Q3 2024 earnings summary
14 Jan, 2026Executive summary
Achieved $5.81 million in Q3 2024 revenue, a 3% year-over-year decline, reflecting a shift to high-margin recurring subscription revenue over one-time sales.
Maintained profitability for Q3 and the nine-month period, with net income of $122,000 for Q3 and $235,000 for nine months, despite lower one-time sales.
Expanded into high-growth, regulated sectors (insurance, healthcare, education) with new contracts and partnerships, and strengthened U.S. and U.K. infrastructure, including new data centers and leadership appointments.
Continued focus on subscription-based services, international expansion (notably the UK and EU), and cross-selling following the merger of CloudFirst Technologies and Flagship Solutions.
Cash and marketable securities totaled $11.9 million as of September 30, 2024, with no long-term debt.
Financial highlights
Q3 2024 revenue: $5.81 million (down 3% year-over-year); nine-month revenue: $19.0 million (up 1% year-over-year).

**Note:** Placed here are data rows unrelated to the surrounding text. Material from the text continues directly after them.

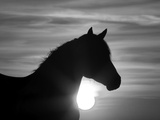 Silhouette of Wild Horse Mustang Pinto Mare at Sunrise, Mccullough Peaks, Wyoming, USA Lámina fotográfica por Carol Walker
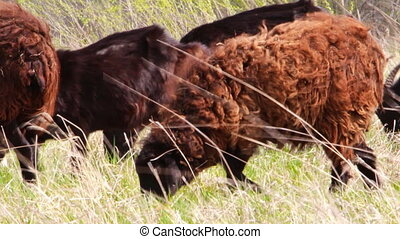 Sheep grazing on meadow. - Sheep grazing on forest meadow.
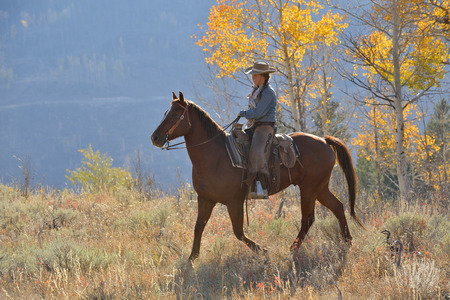 USA, Wyoming, Big Horn Mountains, riding cowgirl in autumn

Gross profit margin improved to 43.2% in Q3 2024 from 38.9% in Q3 2023; Q3 gross profit was $2.51 million, up 8% year-over-year.
Adjusted EBITDA for Q3 2024: $515,000, up from $486,000 in Q3 2023; nine-month adjusted EBITDA: $1.4 million.
Net income for Q3 2024: $122,000 (down from $179,000 prior year); nine-month net income: $235,000 (down from $456,000 prior year).
Ended Q3 2024 with $11.9 million in cash and marketable securities, and working capital of $11.6 million.
Outlook and guidance
Projected recurring revenue for 2025 expected to exceed $20 million, with baseline revenue estimated at $21 million, including $5–6 million in software/hardware renewals and $2–2.4 million in managed services.
Renewal rates estimated at 92% for revenue and 94% for clients, with cloud services margins around 60%.
Built-in contract price increases up to 10% on renewals, supporting revenue growth.
Management expects continued positive EBITDA from subsidiary operations and is focused on international expansion, particularly in the UK and EU, with new data center agreements commencing in 2025.
Strategic investments in infrastructure and international expansion are expected to drive future growth and broaden market impact.